Il condominio trova disciplina legislativa nel codice civile agli articoli 1117 e seguenti. Essa è stata oggetto di una riforma ad opera della legge n. 220 del 2012, la quale ha innovato la materia recependo i maggioritari orientamenti della giurisprudenza.

Si può parlare di condominio quando i condomini sono due o più. Nel primo caso, cioè quando i condomini sono soltanto due, si parla di condominio minino. Nella prassi, però, si utilizza l’espressione condominio minimo anche per indicare quei condomini con un numero massimo di quattro condomini.

Negli ultimi anni, sono poi molte le questioni che sono state oggetto di intervento giurisprudenziale. Per esempio, una questione molto discussa è stata proprio quella di dare in uso esclusivo il bene condominiale, oppure la natura delle tabelle millesimali.

Nel seguente articolo tratteremo, in primo luogo, le caratteristiche essenziali del condominio, per poi soffermarci su alcune questioni che sono state affrontate in giurisprudenza e che risultano di notevole interesse pratico.

Che cos’è il condominio?

Quando si parla di condominio, tutti abbiamo bene in mente fisicamente l’immagine di un edificio. Bene, quello non è un condominio, ma un edificio condominiale. Il condominio è una forma di comunione forzosa, cioè imposta dalla legge. Questa comunione ha ad oggetto le parti comuni dell’edificio, di cui tutti i proprietari dell’unità abitativa (o gli inquilini) devono poter usufruire senza limitazioni.

Ciò in quanto la proprietà individuale è forzosamente collegata alla titolarità delle corrispondente quota di comproprietà condominiale sulle parti dell’edificio di proprietà comune. Alcune di esse sono proprio fisicamente compenetrate con le unità immobiliare individuali – si pensi, per esempio, ai muri perimetrali, ai pilastri, ecc.

L’inscindibilità del collegamento con queste parti comporta che, negli atti di trasferimento delle singole unità immobiliari, non è giuridicamente consentito operare la separazione tra le dette due entità. Quindi, la quota di condominio non può essere separata dalla proprietà dell’unità abitativa.

D’altronde, il risultato della divisione sarebbe paradossale. Infatti, se l’acquirente di un appartamento non acquistasse anche la quota di condominio, in teoria, non potrebbe neanche entrare in casa sua, perché l’accesso presuppone che attraversi parti comuni, come le scale o il cortile.

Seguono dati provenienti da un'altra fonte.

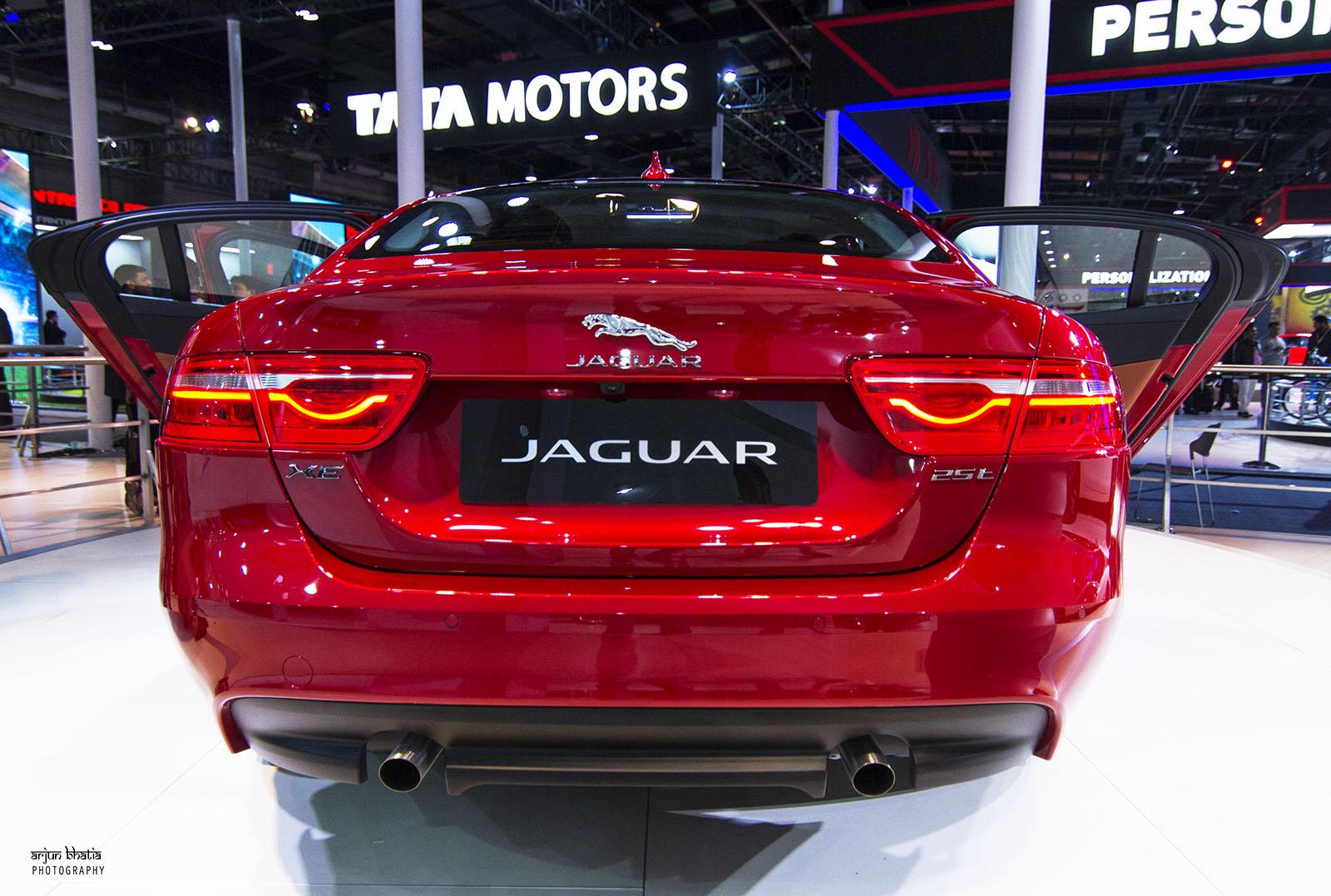 Jaguar XE Delhi Auto Expo 2016 1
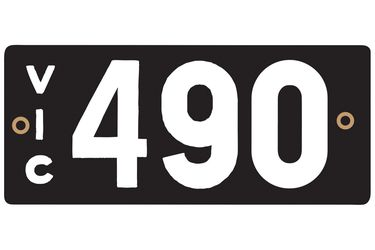 Victorian Numerical Heritage Plate '490'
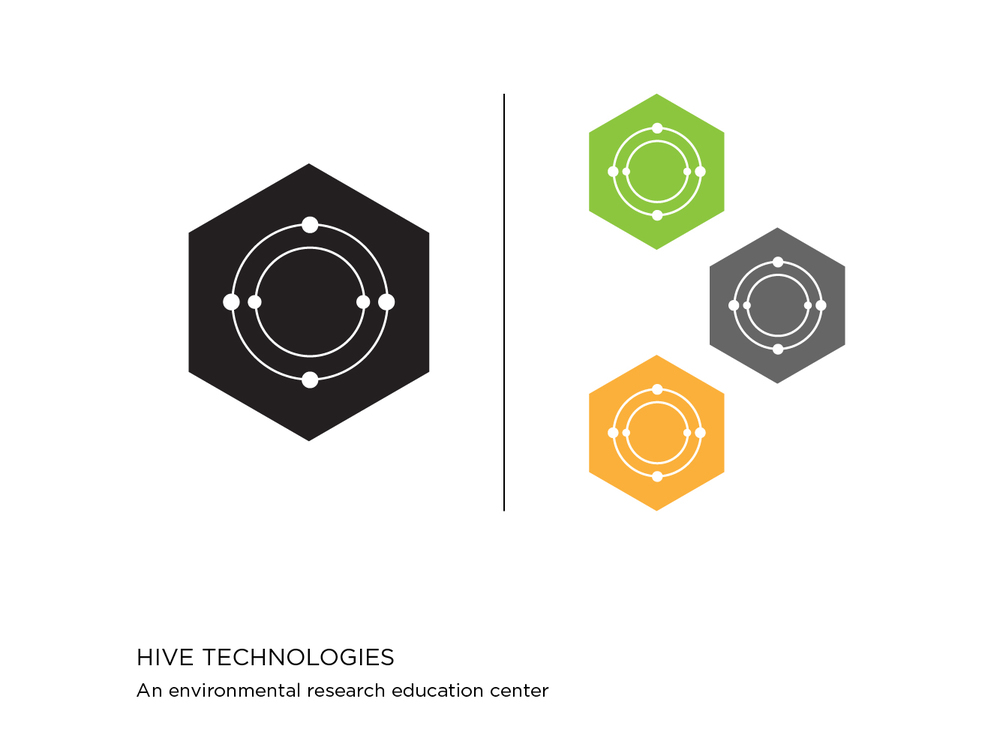hive_logo-01.jpg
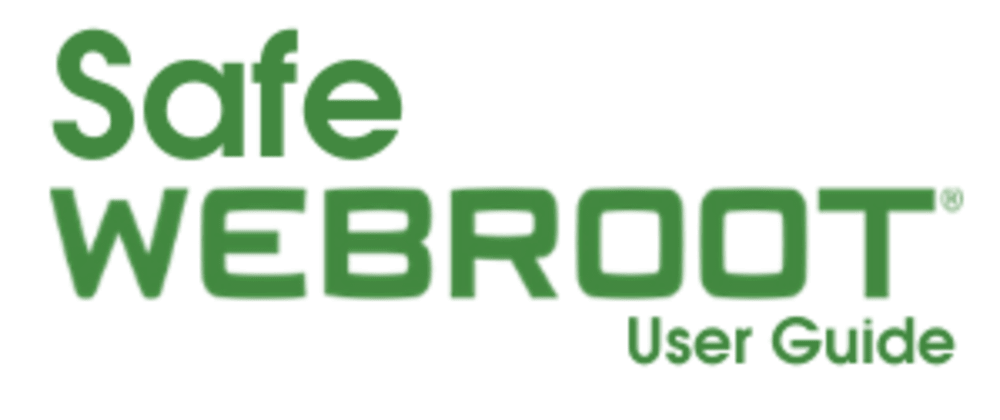 Cover image for Activate Webroot Safe with Keycode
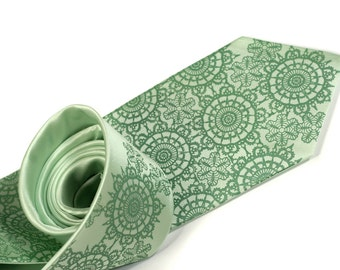 Cottage Lace, clover green necktie. Men's silk tie. Apple green tie, clover screenprint.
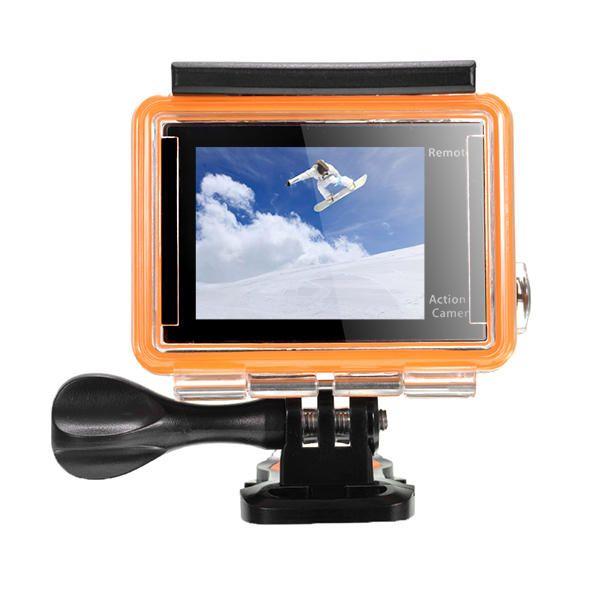 EKEN V8s Action Camera Real 4K Ultra HD 2.4G Remote WiFi Control 170 Degree Wide Angle Sport DV Sale - Banggood.com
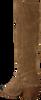 Bruine BRONX Lange laarzen LOW-KOLE 14186  - small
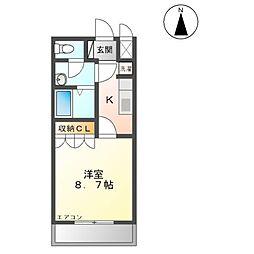 名鉄瀬戸線 旭前駅 徒歩9分の賃貸アパート 2階1Kの間取り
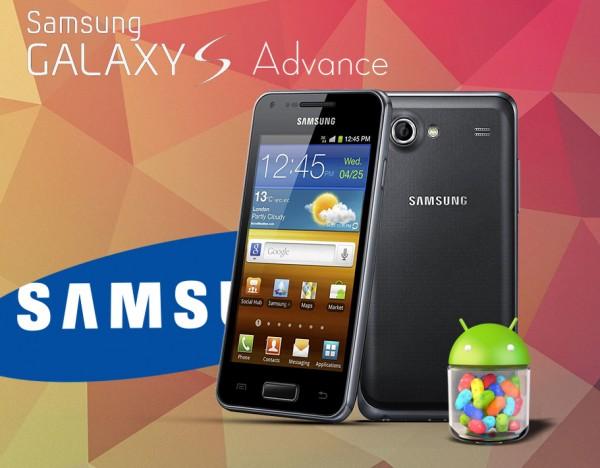 Galaxy-SII-Lite-600x468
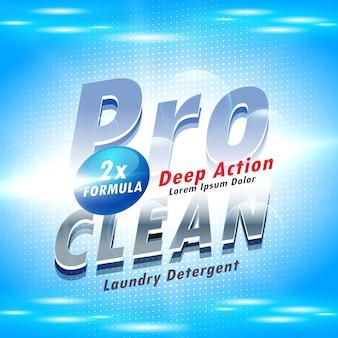 Blauw detergent reclame concept voor het wassen en schoonmaken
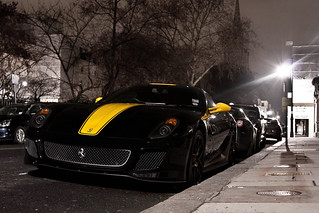 Best GTO ever! | by Alex Penfold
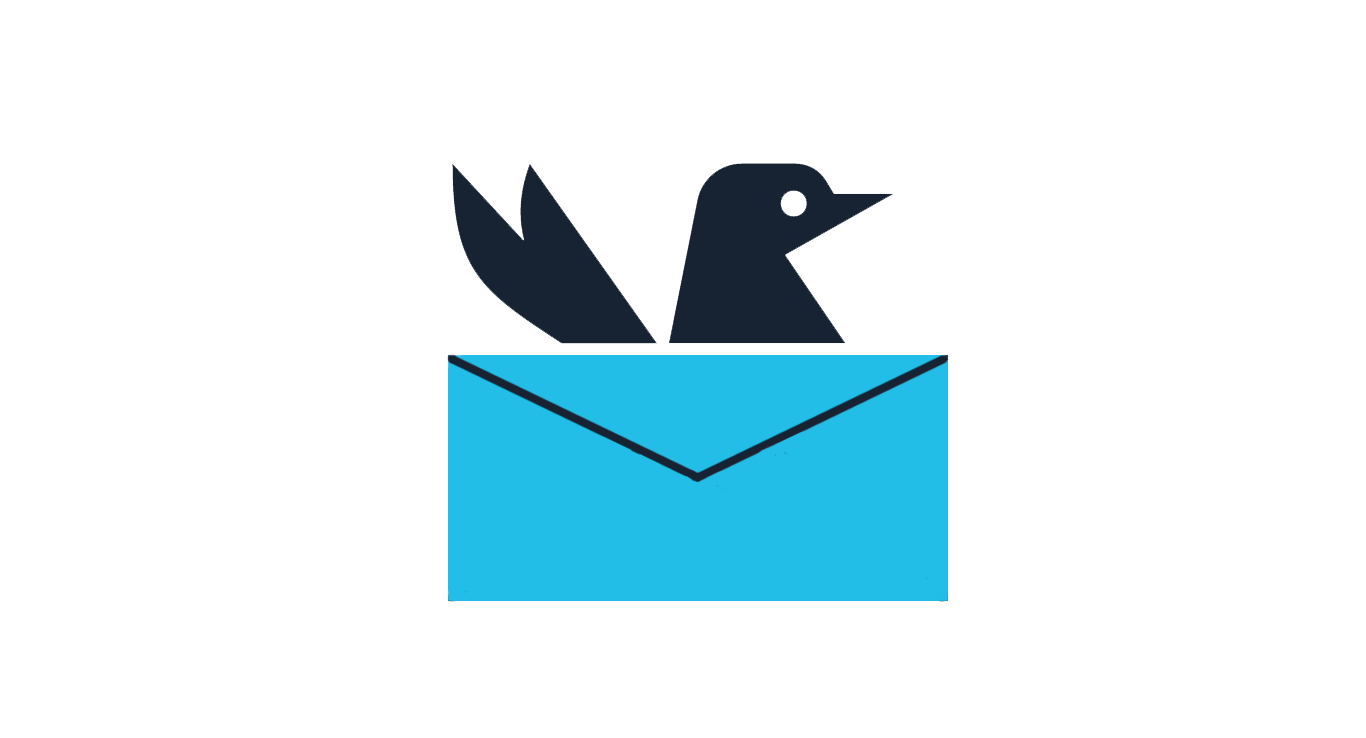 Swift-SMTP bird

Altrettanto paradossale sarebbe il fatto che un soggetto diverso dal proprietario dell’unità immobiliare partecipi all’assemblea condominiale. In tal caso, le decisioni sulla gestione e sulle spese verrebbero prese da qualcuno che, in fondo, non ha alcun interesse pratico. Per queste ragioni, si dice che il condominio è una proprietà forzosa che non può essere rinunciata o alienata separatamente all’unità.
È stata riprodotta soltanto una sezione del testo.